Is this where we are now? Looking toward a future that by necessity is so cheek-by-jowl, so unnatural and overly engineered and yes, controlled, by government and mega companies? Surely not. We cannot, and should not leave all the work, and responsibility just to just a few. Australia has some of the best architects, designers and minds in the world, the vast majority of which I am sure have graceful solutions in cyberspace, just waiting for someone to say here’s the money, we’re behind you 100 percent, GO! DO!

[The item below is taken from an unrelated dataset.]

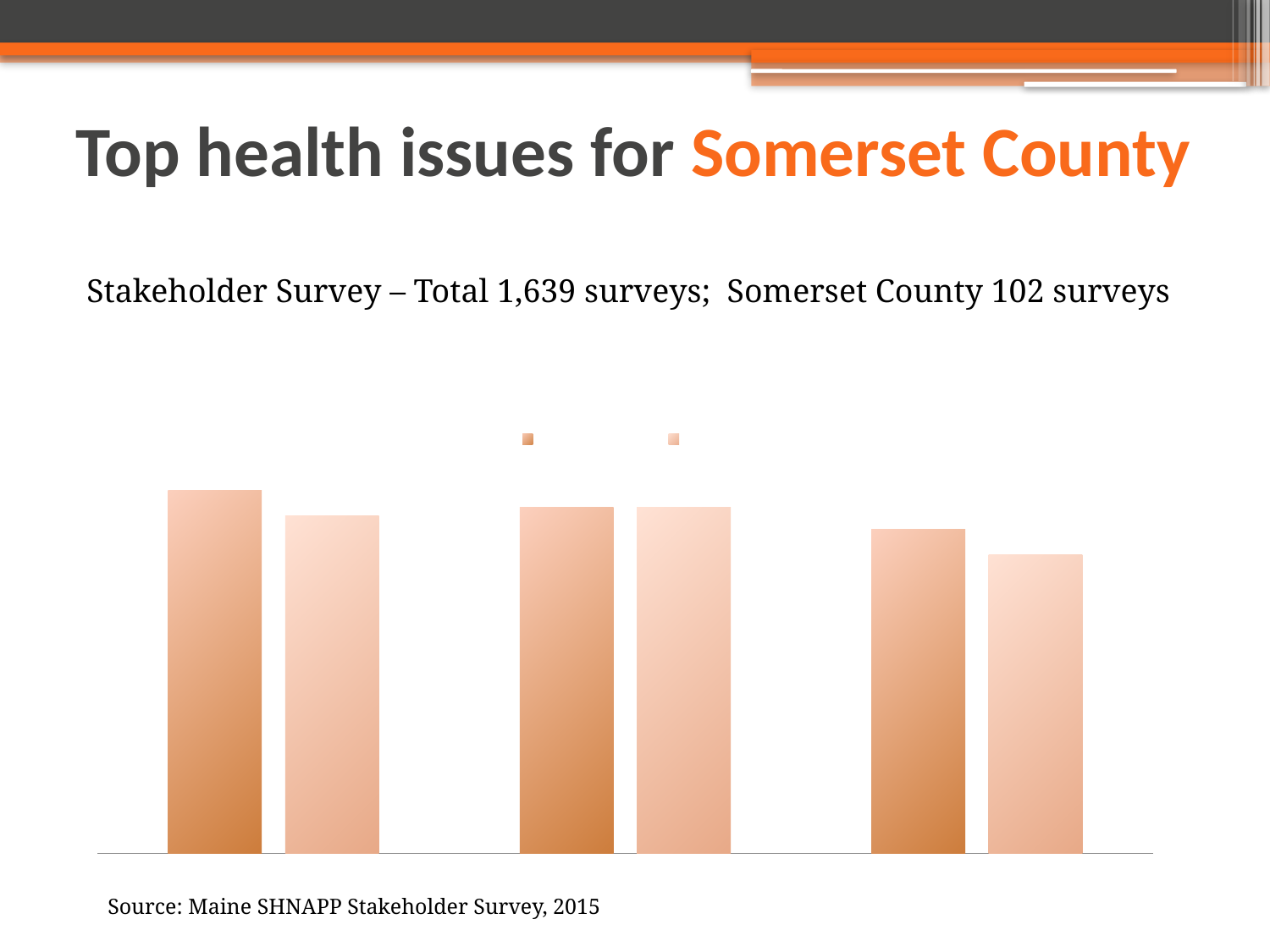
How many series does the chart's legend indicate? 2 In the leftmost group of bars, which bar is taller, the darker orange bar or the lighter peach bar? the darker orange bar Which group of bars contains the shortest bar on the chart? the rightmost group Which group of bars contains the tallest bar on the chart? the leftmost group Do the darker orange bars rise or fall from left to right across the three groups? fall How many bars are plotted in total on the chart? 6 What kind of chart is shown on the slide? bar chart What is the source cited below the chart? Maine SHNAPP Stakeholder Survey, 2015 How many groups of bars (categories) does the chart show? 3 Do the lighter peach bars rise or fall from left to right across the three groups? neither consistently; they rise from the first group to the second, then fall to the third In the rightmost group of bars, which bar is taller, the darker orange bar or the lighter peach bar? the darker orange bar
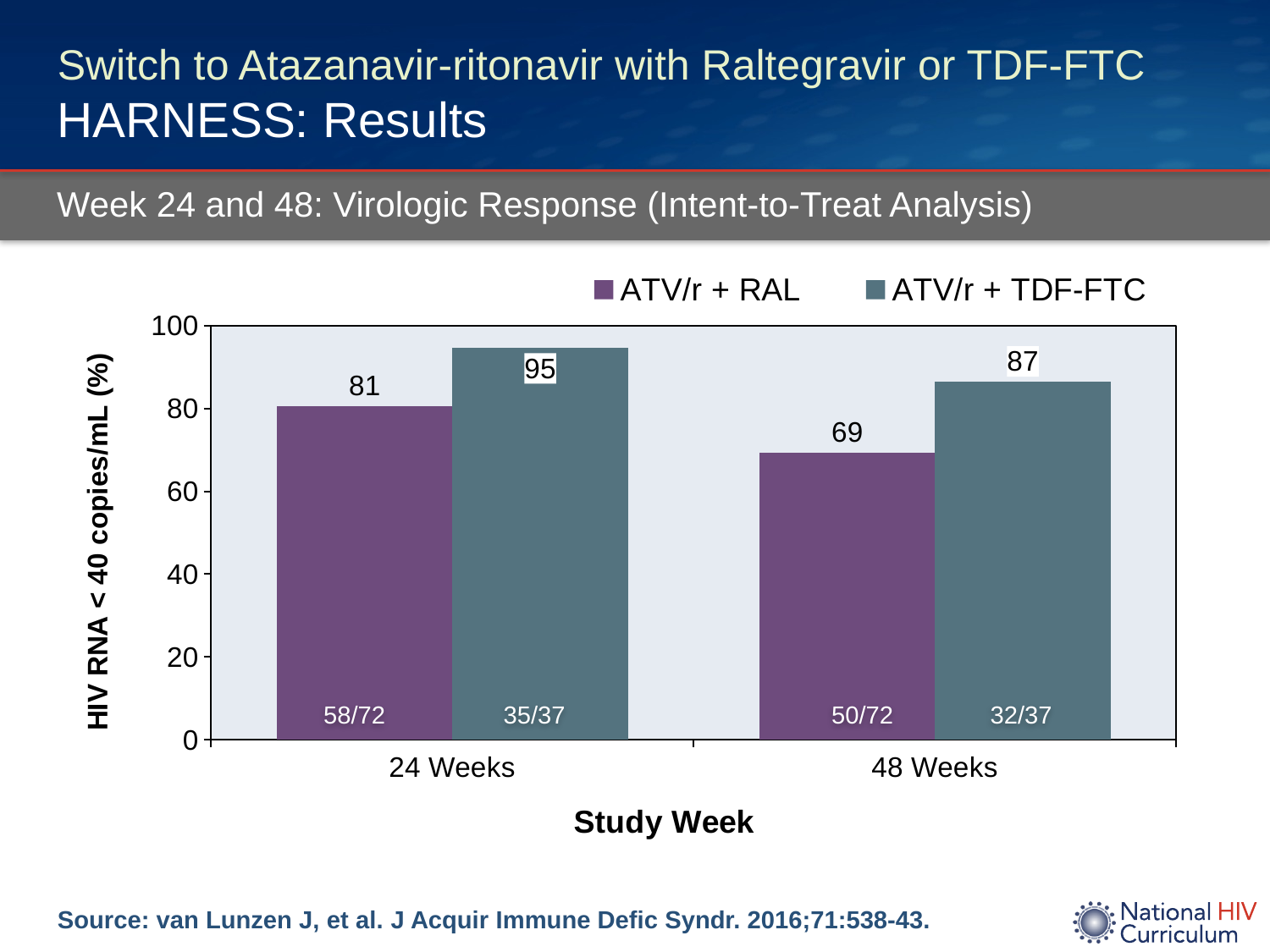
Which bar has the lowest value on the chart? ATV/r + RAL at 48 Weeks What is the value for ATV/r + RAL at 48 Weeks? 69 Which is larger at 48 Weeks, ATV/r + RAL or ATV/r + TDF-FTC? ATV/r + TDF-FTC Which bar has the highest value on the chart? ATV/r + TDF-FTC at 24 Weeks What is the value for ATV/r + RAL at 24 Weeks? 81 What fraction label is shown inside the ATV/r + RAL bar at 48 Weeks? 50/72 What is the value for ATV/r + TDF-FTC at 24 Weeks? 95 What is the value for ATV/r + TDF-FTC at 48 Weeks? 87 What kind of chart is shown on the slide? Bar chart How many study week categories are shown on the x axis? 2 What is the difference between ATV/r + TDF-FTC and ATV/r + RAL at 24 Weeks? 14 How many series does the legend list? 2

The most capable people to say that are the private investors; what they need is the to be given the power to shoulder some of the responsibility. They want to do it. What we need is government to stop limiting their potential. Australia is bigger than Sydney and Melbourne, we have to regulate and plan for all sizes of community.
Allow local market forces, local investment and local buyers a chance to settle down after a couple of bloody hard years, and find their natural level. It’s not a matter of handing out incentives, it is perhaps a matter of letting, and assisting people find local solutions.
What will drive this change? Or will governments of all shapes and sizes (though State governments are deserving some praise here) continue to stymy our progress? When will we reach a point when something has to give, when people will actually rise and demand a solution that works long term? There seems to be just one answer, and it comes from Simon Pressley.
“It will only end when governments say we’ve had enough of the pain and that pain is in the form of having a small rental pool but huge global embarrassment when a great number of good Aussies will be living in caravans, tents, garages and other people sofas. That’s when it will end.”